Government in this country, in any democracy, is ultimately about mutual consent. The minority has to consent to being governed by the majority. That is the only way that elections mean things, and because there are fewer of Major Party X as a result of said election(s), the minority party gets to contribute to but not control the legislative agenda and its terms. Since Obama’s election, an electoral landslide and the first non-plurality win in ~20 years, we’ve been operating without the consent of the GOP. It’s as though he stole the thing. Yes, the GOP has occasionally given consent, in fits and starts, when forced to (most often this came as a result of simply being overidden by then-large Democratic majorities). They’ve grudgingly agreed to a few votes that had to happen, but nothing else. By and large, though, the GOP has been allowed to operate in pure obstructionist fashion with no reprisal. Generally speaking, if you don’t take part in the act of governing in Congress, your ideas simply aren’t included. That simply hasn’t happened here. They’ve obstructed in numerous ostentatious ways and but also always gotten what they were demanding in the end even though they withdrew from the “governing majority” at some point in the process each time. It’s what Duncan Black refers to as the “Lucy and the football” system: extract compromises and painful alterations on the given bit of legislation, withdraw support, blame Democrat for problems caused by compromises and painful alterations. If possible: actually reverse position on issue such that you now oppose the very thing you demanded in the kabuki “serious adults talking” phase of the legislative sausage making.

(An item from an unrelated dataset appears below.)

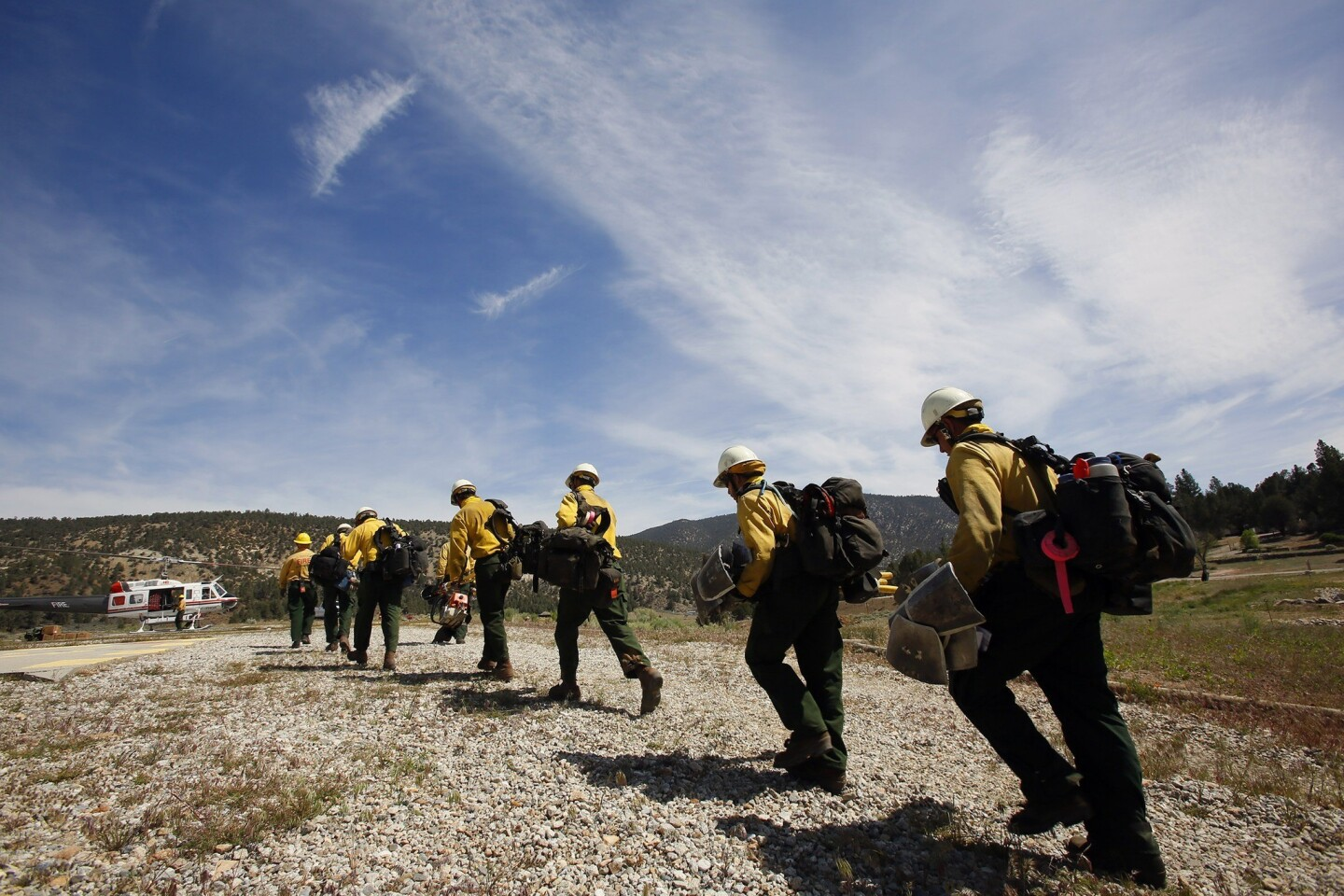 Members of the Bureau of Land Management's Kern Valley Hotshots board a helicopter at Chuchupate Ranger Station in Los Padres National Forest to be dropped high on top of mountains to fight the Grand fire. Firefighters continued battling the 3,500-acre brush fire in Kern County on Thursday morning. The fire started about 1 p.m. Wednesday near Frazier Park, and burned near the border with Los Angeles County. The fire was about 15% contained Thursday morning, officials said. The Los Angeles County Fire Department has sent about 180 personnel to assist in the firefighting effort, along with a helicopter, two bulldozers and two water tanker trucks.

Sooner or later, that’s the problem we have to fix. The majority, be it Democratic, Republican, Tea Klan, Quantum Presbyterian, or whatever has to be able to govern. Period. Uniform obstruction of all the business of government is unsustainable. It’s frankly incredible that we’ve stumbled along for this amount of time already. Only the public can force the change, though, whether through elections or sheer popular pressure (e.g. standing on the steps of the Capitol with pitchforks and torches). With a MSM showing no interest in educating the public as to the stakes, the debate, or even the vaguest terms of the issues at hand, it may just take the Social Security and military pay checks (and everything else) not showing up one morning to make the needed awakening happen. And the sooner we go through a convulsive spasm to clear the systemic poisons that currently have us writhing on the bathroom floor of democracy, the better off we’ll be.